Digital technologies and advances in computational methods have become key drivers of innovation in medicine. In psychiatry, accurate and reliable digitally-derived measures of mental health can inform patient stratification and care. Digital psychiatry can reduce costs, increase scalability, and improve test-retest reliability while decreasing subjective biases. However, to date, digital technologies have not yet unlocked their full potential to guide clinical decision-making.

In this talk, Prof. Katharina Schultebraucks highlighted examples of digital approaches in psychiatry from her own multidisciplinary research that is focused on bringing together the expertise of clinical practitioners with recent advances in predictive modeling and digital phenotyping.  She discussed how those approaches bear a high potential for clinical application and may improve the scalability and sensitivity of clinical assessments. In view of these recent advancements in prognosticating risk using computational methods, she will conclude by discussing the clinical implications for the future use of machine learning approaches for predicting and monitoring posttraumatic stress and resilience in clinical settings.

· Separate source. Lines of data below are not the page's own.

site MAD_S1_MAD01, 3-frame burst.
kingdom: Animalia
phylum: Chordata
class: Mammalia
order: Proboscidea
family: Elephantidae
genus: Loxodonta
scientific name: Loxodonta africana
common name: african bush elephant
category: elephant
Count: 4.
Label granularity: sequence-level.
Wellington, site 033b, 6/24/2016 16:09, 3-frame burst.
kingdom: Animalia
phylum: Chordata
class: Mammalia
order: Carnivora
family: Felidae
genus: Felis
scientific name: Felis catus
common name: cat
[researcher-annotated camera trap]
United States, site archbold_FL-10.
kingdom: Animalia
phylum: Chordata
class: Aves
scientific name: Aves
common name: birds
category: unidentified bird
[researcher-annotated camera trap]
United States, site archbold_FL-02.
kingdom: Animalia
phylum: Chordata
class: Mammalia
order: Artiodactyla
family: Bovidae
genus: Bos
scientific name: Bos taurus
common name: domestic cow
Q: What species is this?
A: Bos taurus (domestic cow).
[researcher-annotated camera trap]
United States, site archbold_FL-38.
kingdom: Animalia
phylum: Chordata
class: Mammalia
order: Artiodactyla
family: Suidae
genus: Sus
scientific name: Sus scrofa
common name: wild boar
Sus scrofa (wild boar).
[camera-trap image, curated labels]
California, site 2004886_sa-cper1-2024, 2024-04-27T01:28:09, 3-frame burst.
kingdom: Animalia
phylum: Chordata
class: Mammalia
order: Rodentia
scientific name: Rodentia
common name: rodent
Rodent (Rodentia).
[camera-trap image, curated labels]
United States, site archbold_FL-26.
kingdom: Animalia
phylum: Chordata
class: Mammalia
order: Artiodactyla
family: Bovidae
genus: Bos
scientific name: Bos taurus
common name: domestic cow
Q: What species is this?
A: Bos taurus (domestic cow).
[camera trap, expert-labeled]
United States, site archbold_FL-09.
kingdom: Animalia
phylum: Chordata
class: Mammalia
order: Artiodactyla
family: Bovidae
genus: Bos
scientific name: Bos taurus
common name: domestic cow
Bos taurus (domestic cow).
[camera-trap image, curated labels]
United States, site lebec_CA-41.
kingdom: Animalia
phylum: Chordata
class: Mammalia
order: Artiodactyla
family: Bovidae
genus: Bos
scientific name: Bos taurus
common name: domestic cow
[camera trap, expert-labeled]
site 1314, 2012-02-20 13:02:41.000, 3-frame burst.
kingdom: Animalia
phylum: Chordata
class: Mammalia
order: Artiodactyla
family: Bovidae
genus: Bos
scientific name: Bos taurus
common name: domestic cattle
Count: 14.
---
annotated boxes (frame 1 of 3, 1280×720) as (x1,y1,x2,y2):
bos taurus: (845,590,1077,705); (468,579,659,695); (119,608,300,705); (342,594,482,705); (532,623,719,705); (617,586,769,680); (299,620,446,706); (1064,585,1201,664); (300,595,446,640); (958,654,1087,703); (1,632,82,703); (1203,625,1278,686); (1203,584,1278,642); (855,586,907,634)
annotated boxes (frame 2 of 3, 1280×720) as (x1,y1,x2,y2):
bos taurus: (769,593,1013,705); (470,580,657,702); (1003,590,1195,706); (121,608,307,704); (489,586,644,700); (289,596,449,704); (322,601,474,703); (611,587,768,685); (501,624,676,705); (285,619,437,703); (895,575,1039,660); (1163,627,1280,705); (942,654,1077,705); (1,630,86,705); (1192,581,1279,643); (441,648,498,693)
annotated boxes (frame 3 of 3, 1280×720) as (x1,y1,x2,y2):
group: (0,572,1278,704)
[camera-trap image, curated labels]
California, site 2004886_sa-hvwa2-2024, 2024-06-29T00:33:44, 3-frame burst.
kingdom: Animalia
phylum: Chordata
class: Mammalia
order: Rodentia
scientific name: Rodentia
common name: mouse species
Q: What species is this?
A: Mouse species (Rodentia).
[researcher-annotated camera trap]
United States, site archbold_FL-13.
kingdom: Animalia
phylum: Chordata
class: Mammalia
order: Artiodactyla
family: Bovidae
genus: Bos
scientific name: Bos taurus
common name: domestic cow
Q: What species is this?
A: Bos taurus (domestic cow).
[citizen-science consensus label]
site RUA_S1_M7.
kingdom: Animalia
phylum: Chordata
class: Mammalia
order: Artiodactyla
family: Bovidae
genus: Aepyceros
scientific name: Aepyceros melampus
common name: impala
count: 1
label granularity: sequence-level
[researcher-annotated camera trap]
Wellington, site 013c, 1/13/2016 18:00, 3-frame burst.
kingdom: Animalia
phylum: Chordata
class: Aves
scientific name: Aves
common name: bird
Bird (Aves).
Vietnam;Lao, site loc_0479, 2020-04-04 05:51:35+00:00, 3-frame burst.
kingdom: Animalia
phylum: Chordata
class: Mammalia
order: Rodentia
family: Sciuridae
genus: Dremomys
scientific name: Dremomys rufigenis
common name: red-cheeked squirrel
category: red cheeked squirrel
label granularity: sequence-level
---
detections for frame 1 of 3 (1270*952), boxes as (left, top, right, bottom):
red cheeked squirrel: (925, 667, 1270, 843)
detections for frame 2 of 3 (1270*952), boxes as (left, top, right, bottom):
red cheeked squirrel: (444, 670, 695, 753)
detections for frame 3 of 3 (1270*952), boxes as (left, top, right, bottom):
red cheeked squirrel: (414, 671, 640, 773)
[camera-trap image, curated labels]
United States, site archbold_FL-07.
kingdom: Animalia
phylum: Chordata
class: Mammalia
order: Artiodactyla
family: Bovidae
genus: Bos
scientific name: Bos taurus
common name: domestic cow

Katharina Schultebraucks is currently the Co-Director of the Computational Psychiatry Program and Associate Professor in the Department of Psychiatry and Population Health at NYU Grossmann School of Medicine. She completed her Ph.D. in the Department of Psychiatry and Psychotherapy at the Charité – Universitätsmedizin Berlin in Germany and the Department of Psychology at the Free University, Berlin. She did her postdoctoral fellowship in the Department of Psychiatry at NYU Grossman School of Medicine and was the Florence Irving Assistant Professor and Director of Computational Medicine and Artificial Intelligence in the Department of Emergency Medicine and Psychiatry at Columbia University before joining NYU in January 2023. Since the early time of Dr. Schultebraucks’ dissertation project, her research has focused on studying mental disorders from a translational point of view by examining primary behavioral functions and dysfunction of various neuroendocrine, molecular, cellular, and genetic pathways from an integrative, multi-systems point of view. She investigates longitudinal and prospective studies to identify complex sets of early predictors. Dr. Schultebraucks’ primary research focus is centered on precision psychiatry by applying advanced computational methods to improve individualized risk stratification and individualized treatment allocation, leading to publications in Nature Medicine, JAMA Psychiatry, and Molecular Psychiatry. She has been awarded several awards and national and international grants from, e.g., from the National Institutes of Health (NIH) and the Swiss National Science Foundation.